Directive:
Please return every line of the material below unchanged, character for character.

Task input:
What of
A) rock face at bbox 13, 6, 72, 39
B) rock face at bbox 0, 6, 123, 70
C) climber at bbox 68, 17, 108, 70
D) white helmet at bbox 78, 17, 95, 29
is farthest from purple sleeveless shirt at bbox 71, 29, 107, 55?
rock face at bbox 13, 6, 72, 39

Finished answer:
What of
A) rock face at bbox 13, 6, 72, 39
B) rock face at bbox 0, 6, 123, 70
C) climber at bbox 68, 17, 108, 70
D) white helmet at bbox 78, 17, 95, 29
is farthest from purple sleeveless shirt at bbox 71, 29, 107, 55?
rock face at bbox 13, 6, 72, 39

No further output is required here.